Have Gun, Will
Travel?
Destroying Myths & Discovering Cold Facts About Controversial
Force Issues
with The Force Science Research Center
As an off-duty or retired LEO, you have a fundamental decision to make
whenever you pack for an out-of-state trip these days: Should you bring
a gun?
Generally
speaking, you can. The federal Law Enforcement Officers Safety Act of
2004, effective since last summer, provides that any “qualified” active
or retired peace officer may carry a concealed firearm nationwide,
regardless of the concealed-carry restrictions of any state or political
subdivision. But should you?
Many present and
former cops would answer yes automatically. Without their most
distinguishing professional tool along, they’d feel naked and
vulnerable, and they gladly accept their right to carry as a just reward
for their years of hazardous public service.
But a thoughtful
response requires a bit of risk/benefit analysis--weighing the problems
you might encounter against the problems you might solve by being armed.
We’d like to know
what you think, so please give us your opinion by following the simple
steps for response explained later in this transmission.
Meanwhile, here
are some factors to consider when you’re packing (dual meaning intended)
for your next trip:
1. Does your
former agency provide retired officers with testing that will allow you
to achieve qualified status?
While some
officers and retirees may feel they have a right to this testing, some
risk managers advising agencies take a very different view of the law.
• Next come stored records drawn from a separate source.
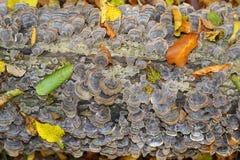 Patronen van de herfst Stock Foto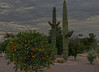 Hazy Shade of Winter (oybay©) Tags: arizona sunset winter sky cloud outdoor dusk serene field landscape bright skyline tree grass sun city west colorful color tonight monsoon weather clouds summer fall silhouette colros sunshower shower backyard nikon cactus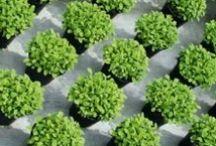 Kruiden | Kräuter | Herbs
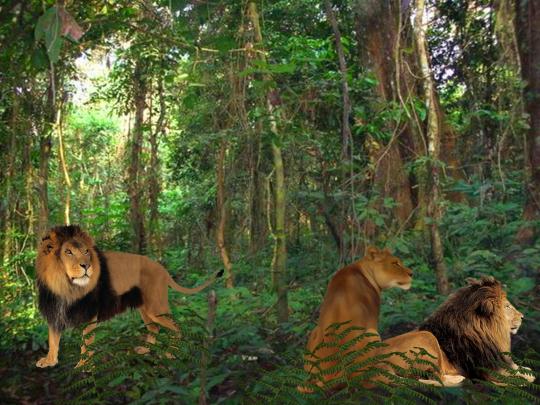Wild Kingdom Slide Show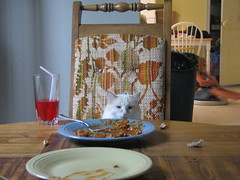 Powder at the dinner table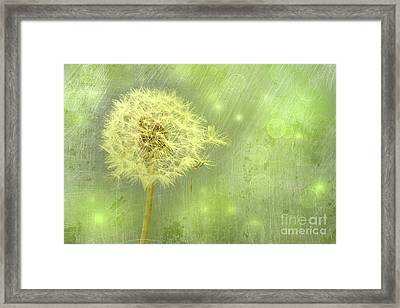 Closeup Of Dandelion With Seeds Framed Print by Sandra Cunningham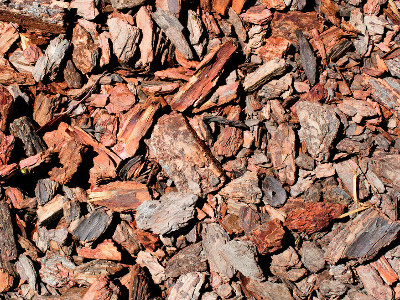Reviews for Bark Mulch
“Whether or not to aid” officers in achieving qualified status to carry
nationwide “is a discretionary call,” one liability insurer has advised
its municipal clients.
No agency is
required to issue the necessary photo credentials, nor are agencies
required to provide training to retired officers. An agency may perform
these courtesies, but it doesn’t have to. If issued, the credentials
remain the property of “the issuing governmental body, not the
individual officer,” the insurer says, making them subject to easier
recall.
If you carry without the specified identification, of course, you are
not in compliance with the federal statute.
Besides the ID
credentials there are other restrictions, especially for retired
officers. These pertain, in part, to years of service, the nature of
your employment before retirement, the reason for retiring and possible
service-connected disabilities.
2. Are you
familiar with the laws of the state(s) you’re traveling to?
While the federal
law gives you the right to carry a concealed handgun to out-of-state
jurisdictions, individual states vary as to when you can legally use it.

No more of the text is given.